● **Фрагмент источника**

● ● ● ●

Он редко стал появляться на сцене. Сыграв «Демона» в постановке им же приглашенного Кирилла Серебренникова, сам же спектакль закрыл. (Я посмотреть не успел.) Ровно так же (но только через два года после премьеры) сам снял свою первую режиссерскую работу, с которой началось в 1998 году (только сейчас понял: в этом году у них юбилей) его Товарищество 814. Хулу, которую он претерпел тогда, мало с чем можно сравнить — разве что с историей самого грибоедовского героя. Это были нескончаемые потоки откровенной неправды и глубинного непонимания. Более полутора столетий спустя после создания пьесы Москва по-прежнему явила себя — до удручения фамусовской. Меньшикову мстили за то, за что и его герою: за независимость. А героя своего он очень любил и чувствовал необычайно. Я в рецензии тогда написал, относительно финала, что Чацкий выбегал пулей, потому что, казалось, еще миг — и он расплачется здесь, при всех, как несчастный, маленький, всеми брошенный в пустом чужом доме ребенок. Несколько лет спустя я прочитал в интервью, которое Меньшиков дал, что он в течение долгого времени не мог разучивать монологи Чацкого: начинал плакать...
Но именно Меньшиков вернул эту самую московскую пьесу на московскую сцену, и хотя с тех пор она уже поставлена многими, он остается единственным, которому и пьеса, и ее герой оказались интересны своей сутью, а не возможностью очередного «самовыражения». Меньшиков был увлекателен и убедителен как автор подлинно грибоедовского спектакля. Спектакля, им сочиненного не поперек сюжета, не вопреки, не шиворот-навыворот, а из этого сюжета исходя, в чудесном герое этой пьесы расслышав собственную партию. При том, это отнюдь не был спектакль одного актера, он если и был бенефисом, то бенефисом в ансамбле. Замечательно были, как выяснилось впоследствии, им предугаданы — Ольга Кузина (Софья) и Полина Агуреева (Лиза), а также неожиданная Екатерина Васильева (Хлестова) и Сергей Мигицко (Репетилов) и так далее, и так далее. Я увидел в этом спектакле не только давно мною любимого актера — но режиссера, отчетливо понимающего, про что, и знающего, как.

● ● ● ●

● **Исходные данные**
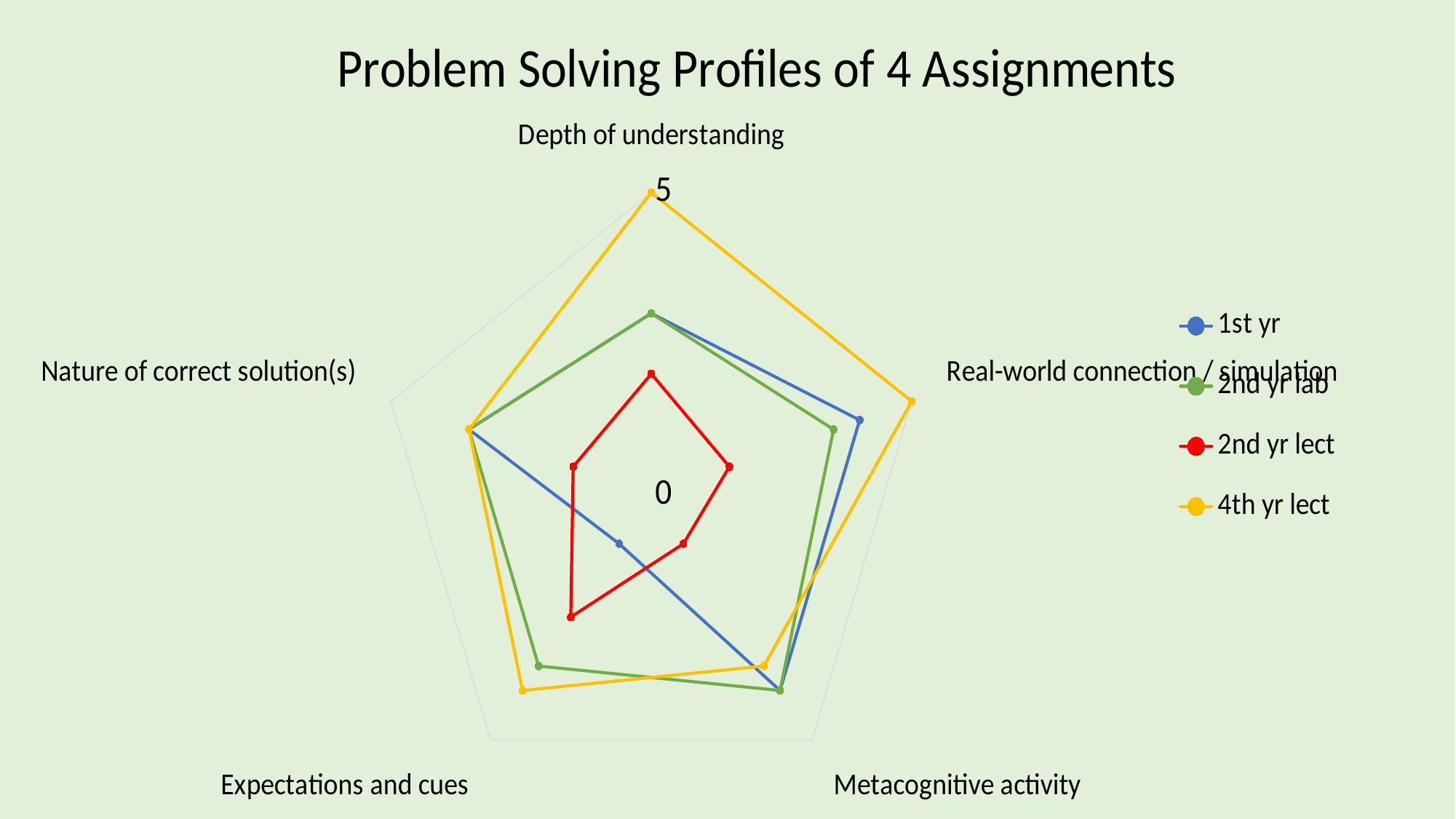
What is the title of the chart? Problem Solving Profiles of 4 Assignments Which is larger for Real-world connection / simulation: 1st yr or 2nd yr lect? 1st yr Which series has the lowest value for Expectations and cues? 1st yr How many categories (axes) does the radar chart have? 5 What kind of chart is shown on the slide? Radar chart What is the value for 4th yr lect on Depth of understanding? 5 Which series has the highest value for Depth of understanding? 4th yr lect Which series has the lowest value for Depth of understanding? 2nd yr lect Which is larger for Real-world connection / simulation: 4th yr lect or 2nd yr lab? 4th yr lect On which category does 1st yr have its lowest value? Expectations and cues Which colour represents the 4th yr lect series? Yellow How many series does the legend list? 4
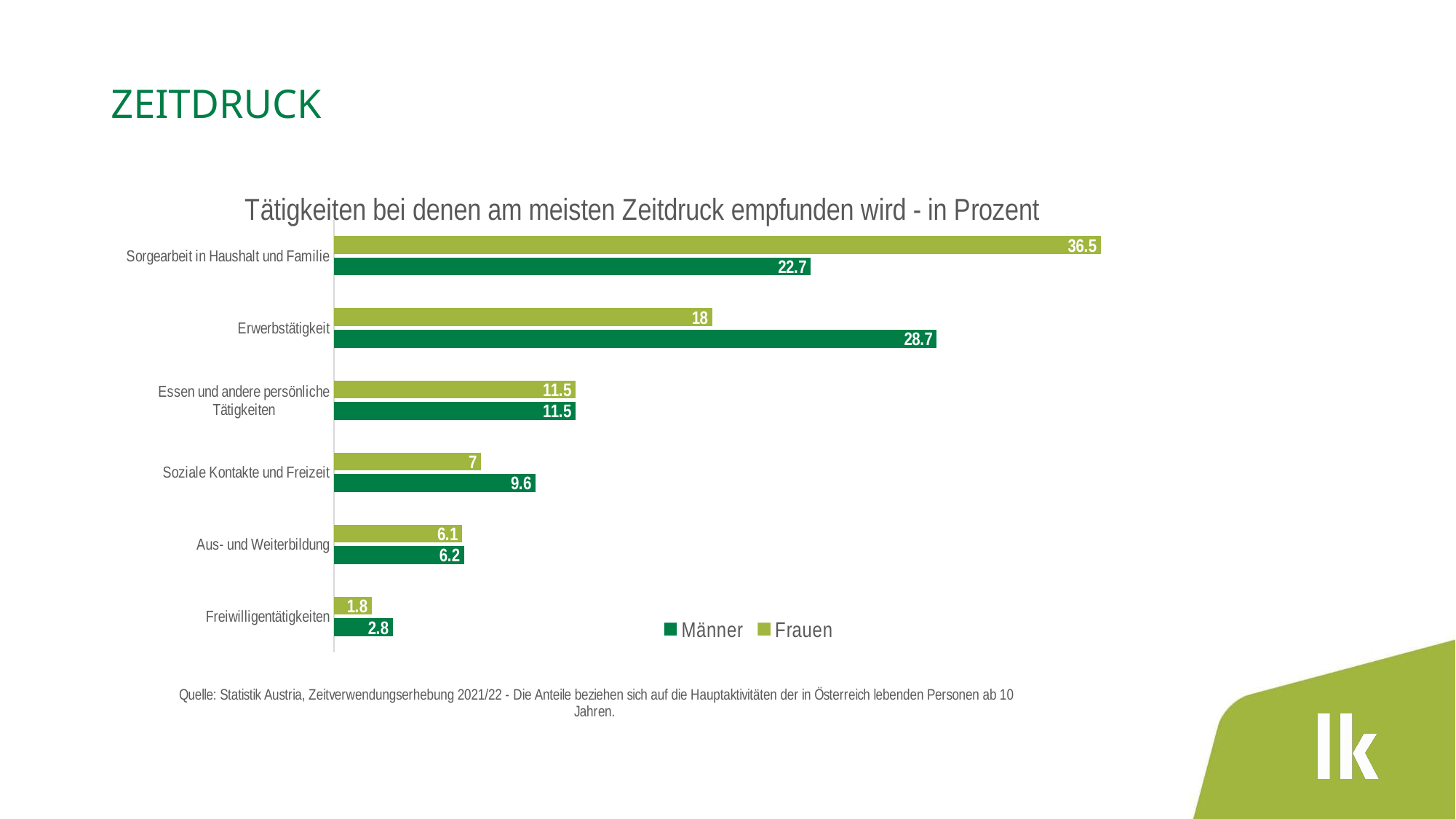
What is the difference between the Männer and Frauen values for Erwerbstätigkeit? 10.7 How many series does the legend list? 2 What is the difference between the Frauen and Männer values for Sorgearbeit in Haushalt und Familie? 13.8 Which category has the lowest value for Männer? Freiwilligentätigkeiten Which category has the highest value for Frauen? Sorgearbeit in Haushalt und Familie How many categories are shown in the chart? 6 What is the value for Frauen for Sorgearbeit in Haushalt und Familie? 36.5 What is the value for Männer for Erwerbstätigkeit? 28.7 What is the title of the chart? Tätigkeiten bei denen am meisten Zeitdruck empfunden wird - in Prozent What is the value for Männer for Soziale Kontakte und Freizeit? 9.6 For Erwerbstätigkeit, which is larger: the value for Männer or for Frauen? Männer What kind of chart is shown on the slide? Bar chart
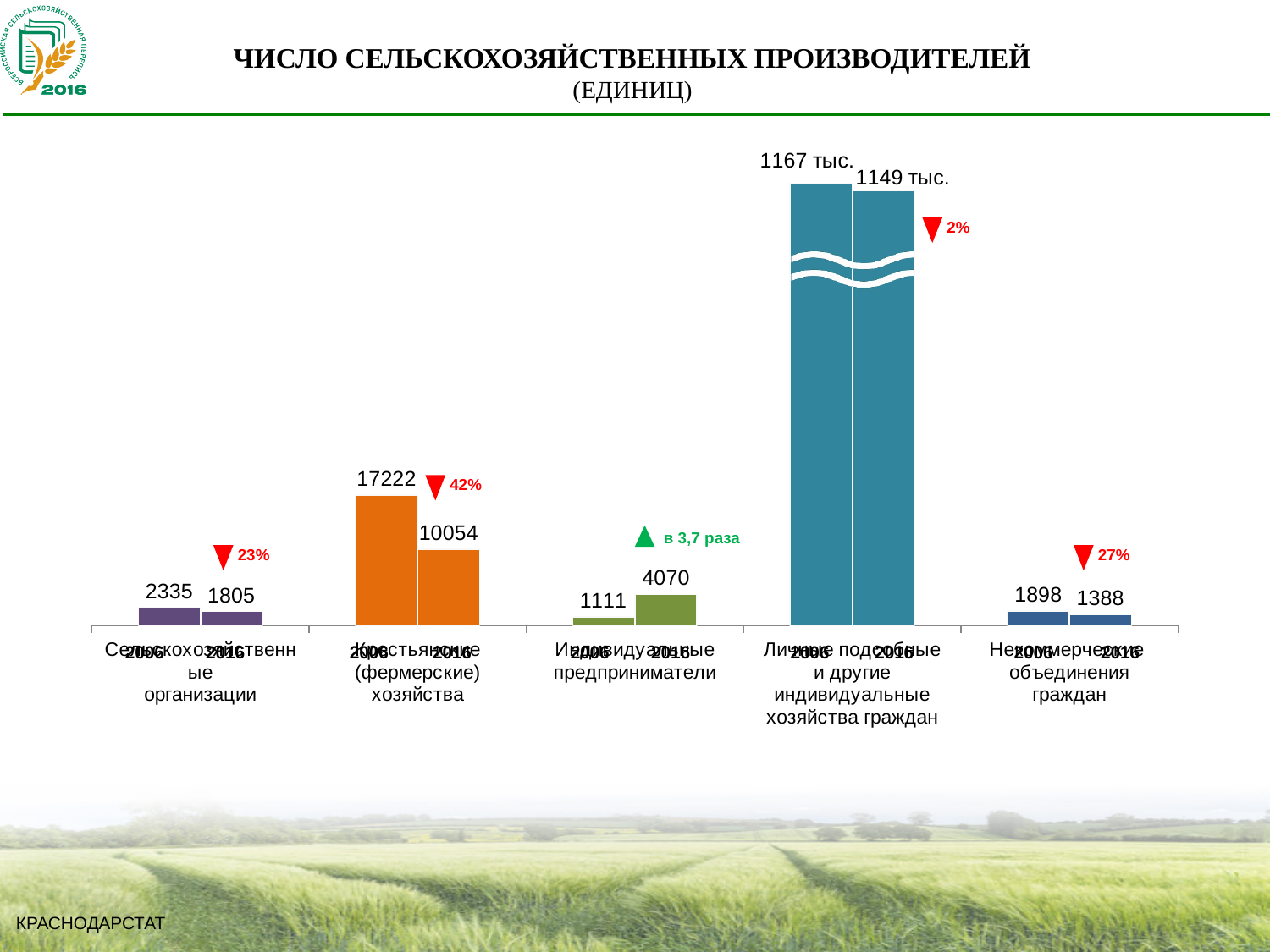
What kind of chart is shown on the slide? bar chart What is the difference between the 2006 and 2016 values for Крестьянские (фермерские) хозяйства? 7168 What percentage change is shown for Сельскохозяйственные организации? 23% What is the value for Личные подсобные и другие индивидуальные хозяйства граждан in 2006? 1167 тыс. What is the value for Индивидуальные предприниматели in 2016? 4070 How many categories are shown on the chart? 5 Which category has the highest values on the chart? Личные подсобные и другие индивидуальные хозяйства граждан What is the value for Некоммерческие объединения граждан in 2016? 1388 What is the value for Крестьянские (фермерские) хозяйства in 2016? 10054 What is the value for Сельскохозяйственные организации in 2006? 2335 Which is larger for Индивидуальные предприниматели: the 2006 value or the 2016 value? 2016 What is the difference between the 2006 and 2016 values for Некоммерческие объединения граждан? 510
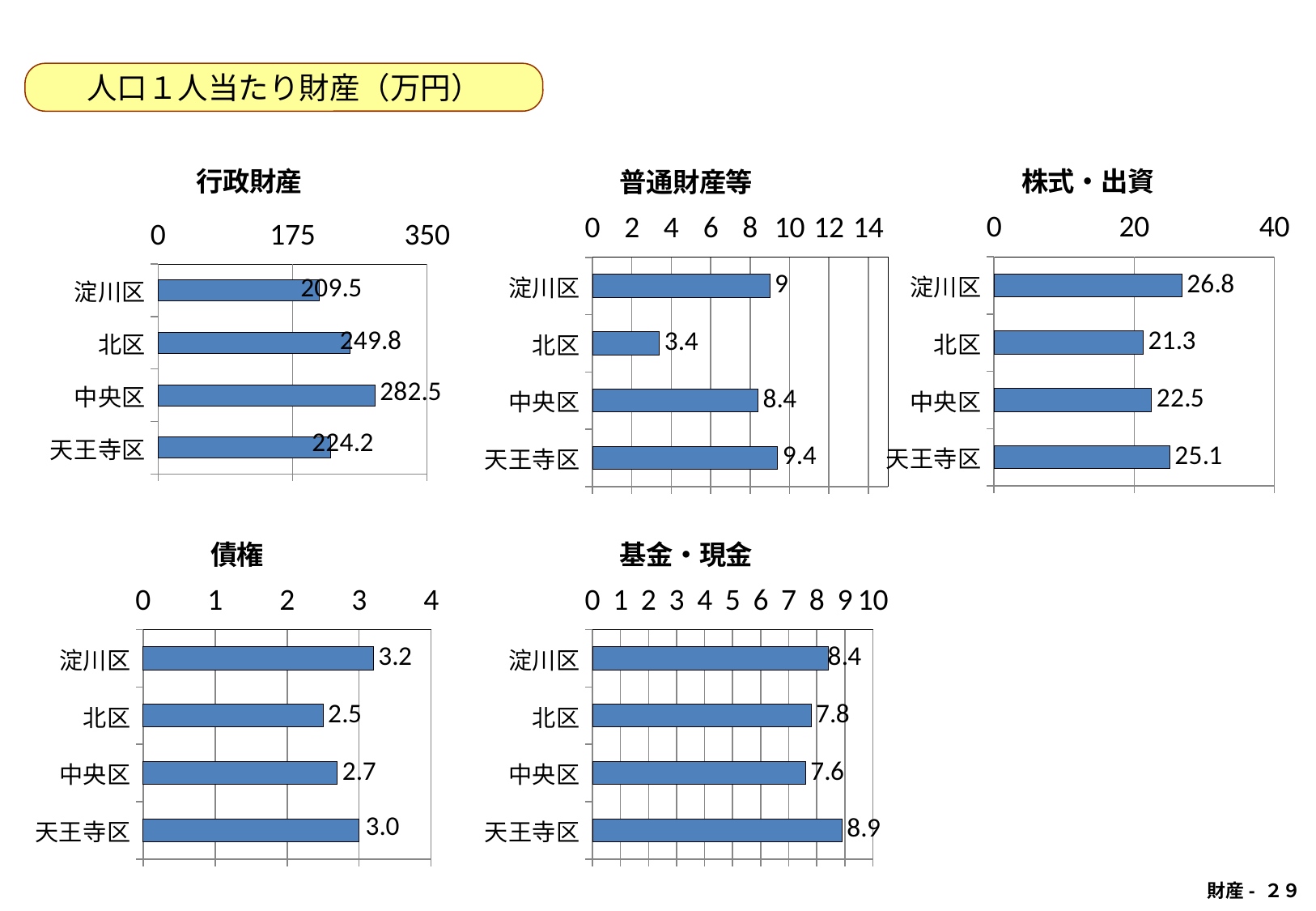
In the 基金・現金 chart, what is the difference between 天王寺区 and 北区? 1.1 What kind of chart is the 債権 chart? Bar chart In the 株式・出資 chart, which is larger, 中央区 or 天王寺区? 天王寺区 In the 普通財産等 chart, which ward has the highest value? 天王寺区 In the 基金・現金 chart, what is the value for 中央区? 7.6 In the 債権 chart, which ward has the lowest value? 北区 In the 株式・出資 chart, what is the difference between 淀川区 and 北区? 5.5 In the 普通財産等 chart, what is the value for 北区? 3.4 How many charts are shown on the slide? 5 In the 行政財産 chart, what is the value for 中央区? 282.5 In the 債権 chart, what is the value for 天王寺区? 3.0 In the 行政財産 chart, which ward has the lowest value? 淀川区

● ● ● ●

● **Используя сведения**
[A] Перескажите короче абзац отрывка о Меньшикове, который начинается словами «Но именно Меньшиков вернул». Сохраните его главные факты.
[B] Подхватите отрывок о Меньшикове и продолжите его после последнего предложения.

● **Ответы по номерам**
[A] Меньшиков вернул эту московскую пьесу Грибоедова на московскую сцену. С тех пор ее ставили многие, но только ему пьеса и ее герой интересны своей сутью, а не как повод для самовыражения. Его спектакль подлинно грибоедовский: он построен исходя из сюжета, а не вопреки ему, и в герое пьесы Меньшиков расслышал собственную партию. Это не спектакль одного актера, а бенефис в ансамбле. Удачно выбраны Ольга Кузина (Софья), Полина Агуреева (Лиза), Екатерина Васильева (Хлестова), Сергей Мигицко (Репетилов) и другие. В спектакле виден не только давно любимый актер, но и режиссер, который ясно понимает, про что ставит, и знает, как.

[B]
Я не собираюсь, разумеется, воссоздавать его творческий путь. Путь — тот и таков, каким он его выбрал: одинокий. Отдельный. Мне кажется отчего-то, что та слава легкого, веселого и забавного мальчонки, каковым он явил себя в «Покровских воротах», и шлейф которой влачит за собой до сих пор, — не то, чтобы случайна, но — очень односторонняя. Да, конечно: и легкий, и забавный, и очаровательный... Но еще и — умный, ищущий, глубокий, печальный, наверное, очень трудный, наверное, очень требовательный... Словом — все то, что легкости порхания по дороге жизни не только не предполагает, но скорее исключает. Вот именно всем этим мне он и интересен. Мне интересно еще и то, что, при такой ошеломительной «звездности», так редко дает интервью, хотя, понятно, что, только захоти, и мог бы их иметь восемнадцать штук в день. Не суетен. Мне интересно в нем и другое: после смерти вдовы Олега Даля Лизы прочитал, что, оказывается, в течение последних ее особенно трудных лет именно Меньшиков тихо и без сопровождения телекамер ей помогал. В память об Артисте, которого лично не знал, но который был Артист. Ровно так же — знаю доподлинно — помогал и помогает своим педагогам из Щепкинского училища... Если можно, я не буду развивать тему дальше.
<...>
Вот на фоне всего этого предыдущего знания я и смотрел нынешнюю его премьеру — спектакль «1900» по пьесе Александро Барикко. Моноспектакль — историю гениального музыканта-одиночки, рассказываемую человеком, в течение нескольких лет бывшим его близким и единственным другом. Фильм, снятый по этой пьесе итальянцем Джузеппе Торнаторе, вышел ровно десять лет назад — в тот именно год, когда Меньшиков сыграл своего Чацкого. А в магию и в тайну того, что названо было Пушкиным «странными сближениями», — я верю.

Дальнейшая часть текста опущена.